# Tasks
1. Decide whether each statement below agrees with the performance tips text. Answer yes or no for each, and quote the exact words of the text that settle it.
(a) Julia's optional typing can lead to slow performance.
(b) The AGESS function essentially only requires the user to specify a function evaluating the log target distribution.
(c) The documentation includes a full guide to writing performance-oriented code in Julia.
2. Transcribe the part of the performance tips text that opens with the words containing "import Random" and closes with "lm_log_posterior_1(Param, X, y)".
3. List every package that the code in the performance tips text loads with an import or using line.

Performance Tips

Julia is a dynamic programming language that allows for high performance computing. However, Julia features optional typing can lead to slow performance. Since the AGESS function essentially only requires the user to specify a function evaluating the log target distribution, it is paramount that the user specifies an efficient implementation of this function, as this function will constantly be called in the AGESS function. Here, we will give a quick example of 3 evaluations of the same target distribution; each leading to completely different computational costs. While a full guide to writing performance oriented code in Julia is out of the scope of this documentation, here are some useful resources:

Linear Regression

Consider the standard model for linear regression (see the "Regression" tutorial for more details):

\[Y_i \sim \mathcal{N}(\mathbf{x}_i' \boldsymbol{\beta}, \sigma^2),\]

\[\boldsymbol{\beta} \sim \mathcal{N}(\mathbf{0}, \mathbf{I}),\]

\[\sigma^2 \sim \text{Inv-Gamma}(1,1).\]

Let's consider a simple implementation of this function, where we do not specify any types:

import Random
import LogExpFunctions
using BenchmarkTools
using AdaptEllipticalSliceSampler
using Distributions
using Plots
using LinearAlgebra

function lm_log_posterior_1(Param, X, y)

# Supplied material
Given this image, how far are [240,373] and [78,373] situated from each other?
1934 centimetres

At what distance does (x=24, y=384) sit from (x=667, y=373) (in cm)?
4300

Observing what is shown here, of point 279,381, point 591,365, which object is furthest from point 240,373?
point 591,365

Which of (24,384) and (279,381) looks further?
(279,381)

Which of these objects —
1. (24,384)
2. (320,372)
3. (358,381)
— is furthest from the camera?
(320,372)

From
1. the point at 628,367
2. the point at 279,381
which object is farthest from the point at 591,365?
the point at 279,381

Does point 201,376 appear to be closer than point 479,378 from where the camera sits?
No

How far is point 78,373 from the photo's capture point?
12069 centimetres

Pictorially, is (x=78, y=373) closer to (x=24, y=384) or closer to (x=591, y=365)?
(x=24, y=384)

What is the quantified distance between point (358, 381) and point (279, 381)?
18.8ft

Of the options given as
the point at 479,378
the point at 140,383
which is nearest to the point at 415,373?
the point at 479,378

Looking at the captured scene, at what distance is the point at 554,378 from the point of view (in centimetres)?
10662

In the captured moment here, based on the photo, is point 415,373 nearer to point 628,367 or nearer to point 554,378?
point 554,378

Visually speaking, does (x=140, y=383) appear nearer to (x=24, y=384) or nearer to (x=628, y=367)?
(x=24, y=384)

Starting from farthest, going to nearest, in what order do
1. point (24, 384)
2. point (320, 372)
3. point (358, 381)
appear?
--
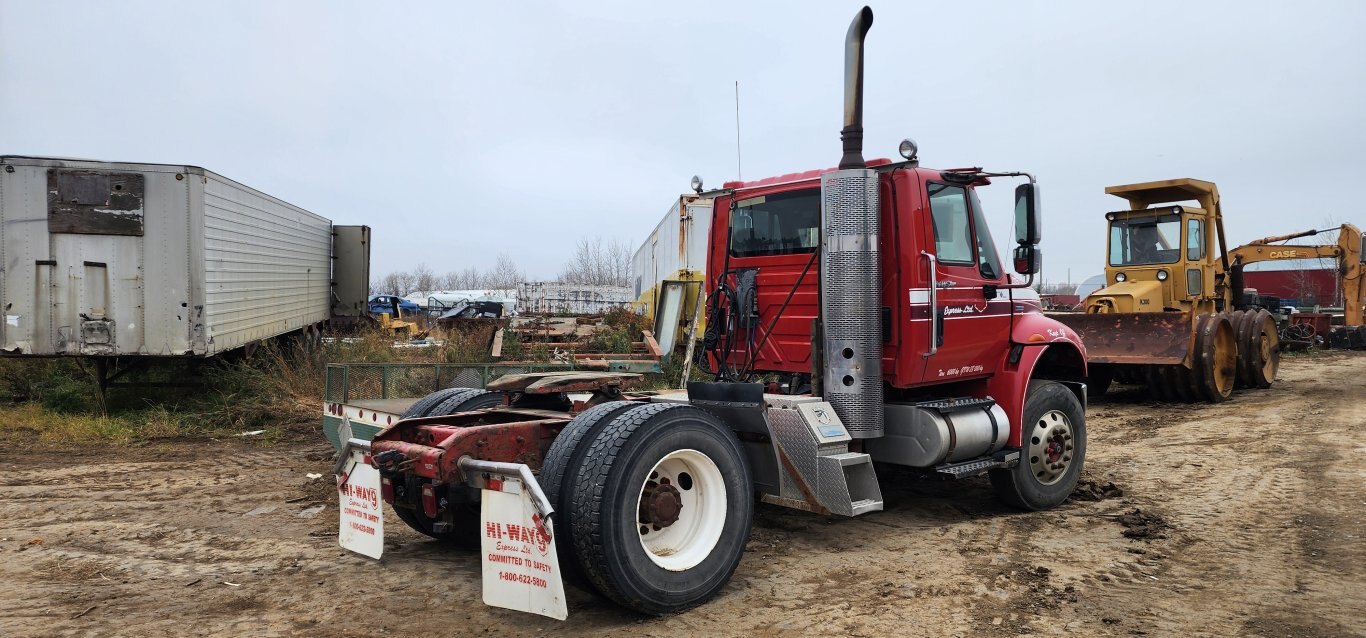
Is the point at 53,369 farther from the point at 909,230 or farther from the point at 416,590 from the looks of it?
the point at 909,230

# Solutions to the tasks
1.
(a) Yes: "However, Julia features optional typing can lead to slow performance."
(b) Yes: "the AGESS function essentially only requires the user to specify a function evaluating the log target distribution"
(c) No: "a full guide to writing performance oriented code in Julia is out of the scope of this documentation"

2.
import Random
import LogExpFunctions
using BenchmarkTools
using AdaptEllipticalSliceSampler
using Distributions
using Plots
using LinearAlgebra

function lm_log_posterior_1(Param, X, y)

3.
Random
LogExpFunctions
BenchmarkTools
AdaptEllipticalSliceSampler
Distributions
Plots
LinearAlgebra